**Task requirements:**
Each line from the one that contains "phylum: Chordata" to the last line of the records below must be restated word for word.

=== Section Start ===

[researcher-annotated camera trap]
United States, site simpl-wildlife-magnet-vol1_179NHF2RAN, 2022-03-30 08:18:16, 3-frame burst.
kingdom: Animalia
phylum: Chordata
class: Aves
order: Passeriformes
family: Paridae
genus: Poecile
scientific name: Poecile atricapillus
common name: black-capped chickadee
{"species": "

=== Section End ===

**Task response:**
phylum: Chordata
class: Aves
order: Passeriformes
family: Paridae
genus: Poecile
scientific name: Poecile atricapillus
common name: black-capped chickadee
{"species": "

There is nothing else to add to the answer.